An all-male a cappella group at Princeton University will no longer sing a well-know Disney song because some students believe that the entire performance is “uncomfortable.”
The Princeton Tigertones performed its rendition of “Kiss the Girl” from The Little Mermaid , during which the group would invite a female member from the audience and “playfully dance with her for a bit,” according to Inside Higher Ed. As the song reaches its end, the group would select a man from the audience, bring the two people together and then, as the song suggests, the Tigerstones would ask the man and the woman to kiss.
“The couple will comply, sometimes on with a peck on the cheek, sometimes briefly on the lips,” reported Inside Hugher Ed.
The group’s performance is harmless and fun, however, sophomore Noa Wollstein and other modern feminists disagreed.
Wollstein wrote an opinion article for the Daily Princetonian, claiming that the song “is more misogynistic and dismissive of consent than cute,” asking the a cappella group to stop singing the song altogether.
“Its lyrics raise some serious issues. The premise of the song, originally sung in the Disney film The Little Mermaid, is that the male Prince Eric, on a date with the beautiful female Ariel, should kiss her without asking for a single word to affirm her consent. Despite the fact that an evil sea-witch cursed Ariel’s voice away, making verbal consent impossible, the song is clearly problematic from the get-go,” Wollstein wrote.
Without the magic and the mermaids, the “message comes across as even more jarring,” according to Wollstein.
She says that the lyrics: “It’s possible she wants you too/There’s one way to ask her/It don’t take a word, not a single word/Go on and kiss the girl, kiss the girl” and “she won’t say a word/Until you kiss that girl,” are problematic, insisting that they “unambiguously encourage men to make physical advances on women without obtaining their clear consent.”

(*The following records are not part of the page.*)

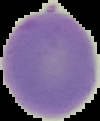

preparation = thin blood smear
image type = segmented cell region on a black background
result = no Plasmodium parasites detected
image size = 100×121 pixels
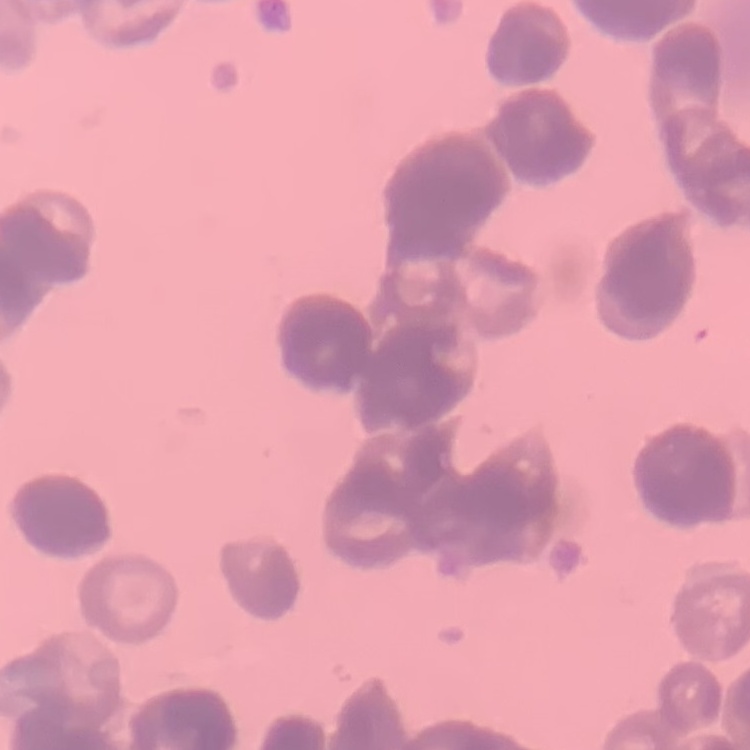

{
  "red_blood_cell_morphology": "rouleaux formation",
  "image_type": "one tile cut from a larger photomicrograph",
  "stain": "Field's or Giemsa",
  "preparation": "thin blood smear"
}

Ever since California introduced “affirmative consent” law, students like Wollstein have been mixing up “clear consent” with “verbal consent.” According to the law, the students need to follow some unnatural and awkward steps if they don’t want to face unnecessary consequences. Non-verbal consent is regarded as valid as well but, the students who fail to prove verbal consent are usually punished.
Furthermore, Wollstein claimed that “Kiss the Girl,” “launches a heteronormative attack on women’s right to oppose the romantic and sexual liberties taken by men” while promoting “toxic masculinity.”

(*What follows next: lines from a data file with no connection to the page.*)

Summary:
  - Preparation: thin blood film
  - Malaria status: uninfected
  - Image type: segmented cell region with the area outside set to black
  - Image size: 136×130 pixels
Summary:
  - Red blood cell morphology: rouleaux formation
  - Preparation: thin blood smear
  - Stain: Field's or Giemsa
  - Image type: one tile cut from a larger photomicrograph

Her claims are a far cry from what’s actually happening in the well-known Disney film. Ariel is the one who wants Eric to kiss her as she made a deal with Ursula to get him to do so, not the other way around. What’s more, no man has decided to approach a girl and kiss her because he heard the song when he was a child.

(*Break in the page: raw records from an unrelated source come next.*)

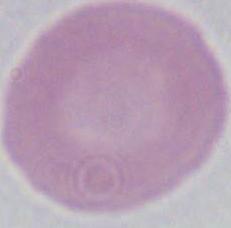 1000x magnification. A red blood cell is seen. Micrograph.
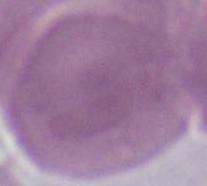

Micrograph. 1000x magnification. An erythrocyte is shown.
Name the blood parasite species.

Wollstein also didn’t like that Tigertones invited people to kiss on stage. According to her, volunteers “are often pressured to join the singers by their friends’ cheers and the unrelenting appeals of a Tone,” adding that “unwilling girls being subjected to their first kisses.”
Despite the absurdity of her complaints, the a cappella group obliged.
“Our group is always striving to impart joy and positivity through our music, and we take very seriously any indication that we fall short of this goal. For that reason, we want to make sure that all audience members feel encouraged to reach out to the group and initiate a dialogue if they ever feel that any aspect of our show is upsetting or offensive. Our repertoire, traditions, and group as a whole are constantly evolving, and thus we value this opportunity to ensure a more comfortable performance environment moving forward,” said Wesley Brown, president of the Tigertones.